Snow-Raised Bread.

Somebody thinks he has discovered that snow, when incorporated with dough, performs the same office as baking powder or yeast. "I have this morning for breakfast," says a writer in the English Mechanic, "partaken of a snow-raised bread cake, made last evening as follows: The cake when baked weighed about three quarters of a pound. A large tablespoonful of fine, dry, clean snow was intimately stirred with a spoon into the dry flour, and to this was added a tablespoonful of caraways and a little butter and salt. Then sufficient cold water was added to make the dough of the proper usual consistence (simply stirred with the spoon, not kneaded by the warm hands), and it was immediately put into a quick oven and baked three quarters of an hour. It turned out both light and palatable. The reason," adds the writer, "appears to be this: the light mass of interlaced snow crystals hold imprisoned a large quantity of condensed atmospheric air, which, when the snow is warmed by thawing very rapidly in the dough, expands enormously and acts the part of the carbonic acid gas in either baking powder or yeast. I take the precise action to be, then, not due in any way to the snow itself, but simply to the expansion of the fixed air lodged between the interstices of the snow crystals by application of heat. This theory, if carefully followed out, may perchance give a clew to a simple and perfectly innocuous method of raising bread and pastry." And stop the discussion as to whether alum in baking powders is deleterious to health or otherwise.

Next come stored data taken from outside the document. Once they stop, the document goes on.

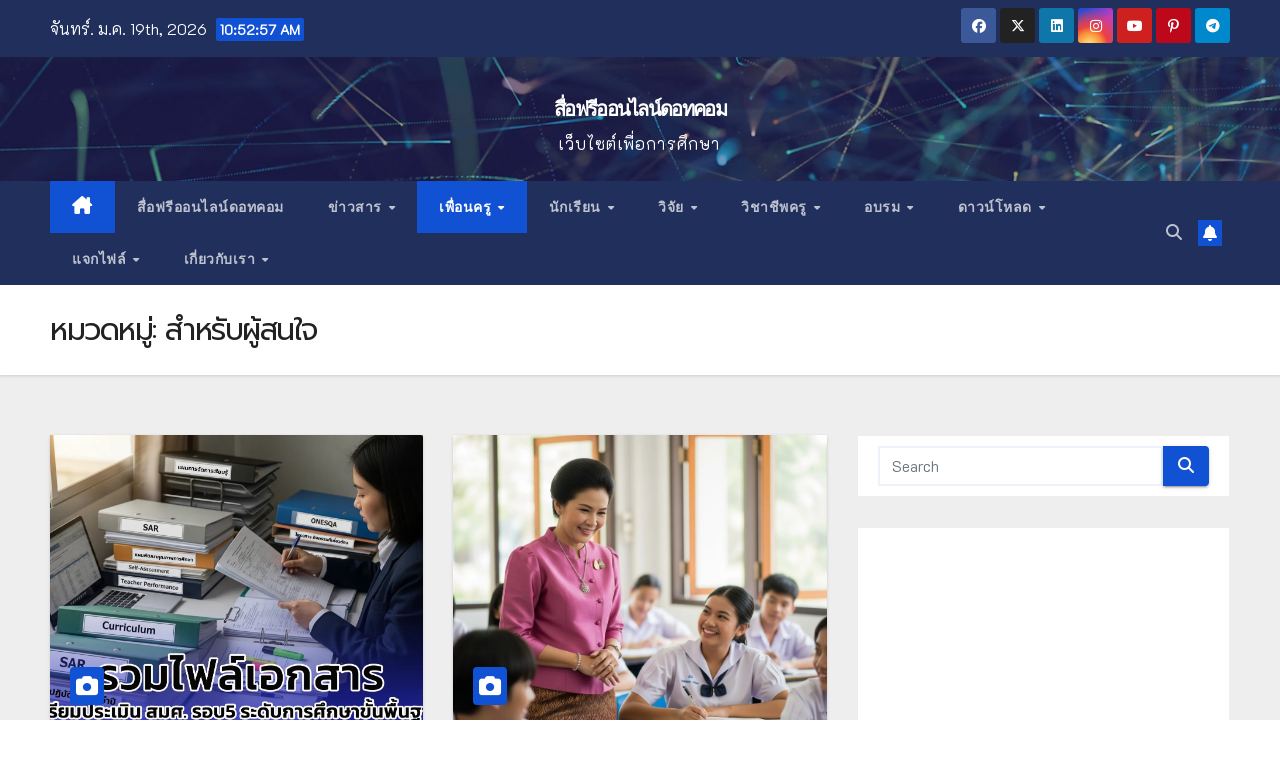

--- FILE ---
content_type: text/html; charset=utf-8
request_url: https://www.google.com/recaptcha/api2/aframe
body_size: 267
content:
<!DOCTYPE HTML><html><head><meta http-equiv="content-type" content="text/html; charset=UTF-8"></head><body><script nonce="cT29FrHOvkJBK4MlmIqEwA">/** Anti-fraud and anti-abuse applications only. See google.com/recaptcha */ try{var clients={'sodar':'https://pagead2.googlesyndication.com/pagead/sodar?'};window.addEventListener("message",function(a){try{if(a.source===window.parent){var b=JSON.parse(a.data);var c=clients[b['id']];if(c){var d=document.createElement('img');d.src=c+b['params']+'&rc='+(localStorage.getItem("rc::a")?sessionStorage.getItem("rc::b"):"");window.document.body.appendChild(d);sessionStorage.setItem("rc::e",parseInt(sessionStorage.getItem("rc::e")||0)+1);localStorage.setItem("rc::h",'1768819976126');}}}catch(b){}});window.parent.postMessage("_grecaptcha_ready", "*");}catch(b){}</script></body></html>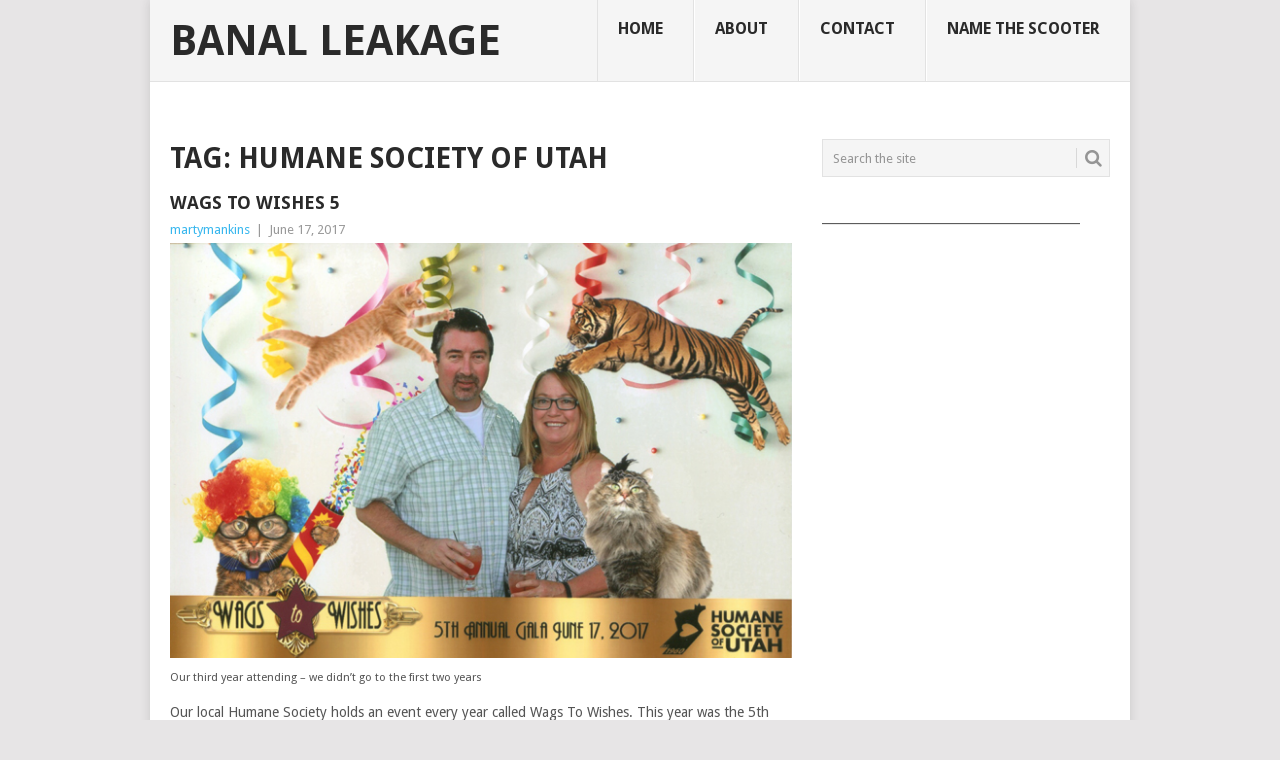

--- FILE ---
content_type: text/html; charset=utf-8
request_url: https://www.google.com/recaptcha/api2/aframe
body_size: 250
content:
<!DOCTYPE HTML><html><head><meta http-equiv="content-type" content="text/html; charset=UTF-8"></head><body><script nonce="RgpYood5UOCBe3K4FXWiJg">/** Anti-fraud and anti-abuse applications only. See google.com/recaptcha */ try{var clients={'sodar':'https://pagead2.googlesyndication.com/pagead/sodar?'};window.addEventListener("message",function(a){try{if(a.source===window.parent){var b=JSON.parse(a.data);var c=clients[b['id']];if(c){var d=document.createElement('img');d.src=c+b['params']+'&rc='+(localStorage.getItem("rc::a")?sessionStorage.getItem("rc::b"):"");window.document.body.appendChild(d);sessionStorage.setItem("rc::e",parseInt(sessionStorage.getItem("rc::e")||0)+1);localStorage.setItem("rc::h",'1768614073116');}}}catch(b){}});window.parent.postMessage("_grecaptcha_ready", "*");}catch(b){}</script></body></html>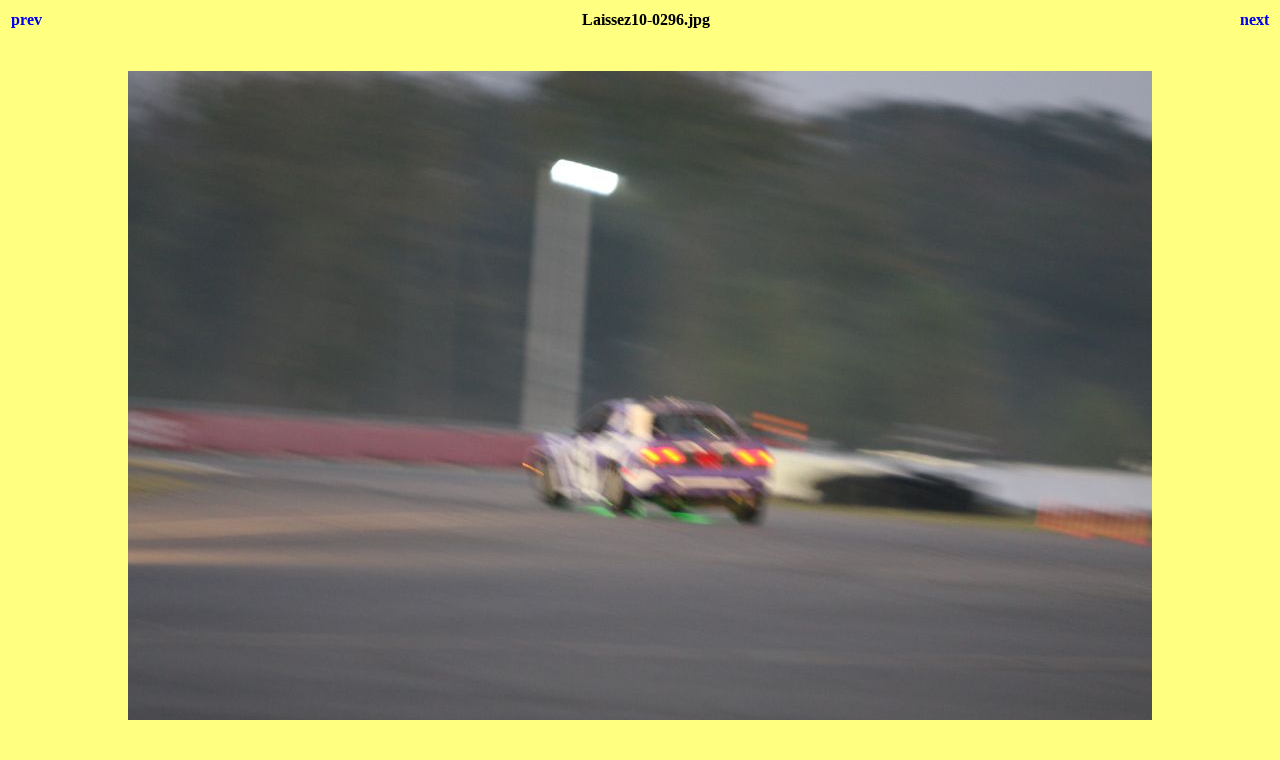

--- FILE ---
content_type: text/html; charset=utf-8
request_url: https://www.murileemartin.com/LNOF10/Laissez10-0296.html
body_size: 526
content:
<html>
<head>
<title>2010 Laissez Les Crapheaps Roulez 24 Hours of LeMons</title>
<style>body {font-family:Verdana;}</style>
</head>

<body bgcolor="#FFFF80">
<center>
<table width="100%">
<tr>
<td align=left>
<h4><A HREF="Laissez10-0295.html" style="text-decoration:none"> prev </a></h4>
</td>
<td align=center>
<h4>Laissez10-0296.jpg</h4>
</td>
<td align=right>
<h4><A HREF="Laissez10-0297.html" style="text-decoration:none"> next </a></h4>
</td>
</tr>
</table>
<br>
<IMG SRC="Laissez10-0296.jpg" width="1024" height="683">
<br>
<FONT face="Verdana, Arial, Helvetica, Sans-Serif" size="-2">Laissez10-0296.jpg</FONT>
<br>
<h4><A HREF="LNOF10-UG.html" style="text-decoration:none"> Thumbnails </a></h4>

<h2><a href="http://www.murileemartin.com/UberGalleryHome.html">LeMons Uber Gallery Home</a></h2>
<h2><small><small><A HREF="http://www.murileemartin.com" style="text-decoration:none">MurileeMartin.com Home</A></small></small></h2>
<script type="text/javascript"><!--
google_ad_client = "pub-0914565668649997";
/* 728x90, created 3/2/10 */
google_ad_slot = "6692930005";
google_ad_width = 728;
google_ad_height = 90;
//-->
</script>
<script type="text/javascript"
src="http://pagead2.googlesyndication.com/pagead/show_ads.js">
</script>
</center>
</body>
</html>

NEW AGRICULTURAL INVENTIONS.

An improved gate, invented by Messrs. P. W. McKinley and George L. Ellis, of Ripley, O., is designed for general use. It is operated by cords and pulleys, and can be opened without dismounting from the horse. It is constructed so that it cannot sag, and is not liable to get out of order.

An improved apparatus for pressing tobacco has been patented by Mr. F. B. Deane, of Lynchburg, Va. It consists mainly in the construction of a suspended jack, arranged to travel over a row of hogsheads, so that a single jack gives successively to each hogshead the desired pressure.

An improved combined harrow and corn planter has been patented by Mr. M. McNitt, of Hanover, Kan. In this machine the opening, pulverizing, planting, and covering teeth are combined with a single frame.

A machine, which is adapted to the thrashing and cleaning of peas and seeds, and for cleaning all kinds of grain, has been patented by Mr. J. J. Sweatt, of Conyersville, Tenn.

Mr. Amos M. Gooch, of Farmington, W. Va., has patented an improved corn planter, which drops the fertilizer simultaneously with the seed, and is provided with a device for pressing the soil around the seed, leaving over the seed a portion of loose earth.

An improved machine for harvesting cotton has been patented by R. H. Pirtle, of Lowe's, Ky. This machine carries two vertical cylinders armed with teeth or spurs, and two inclined endless belts provided with teeth. The teeth of the cylinders and the belts remove the cotton from the plants, and deliver it to a receptacle carried by the machine.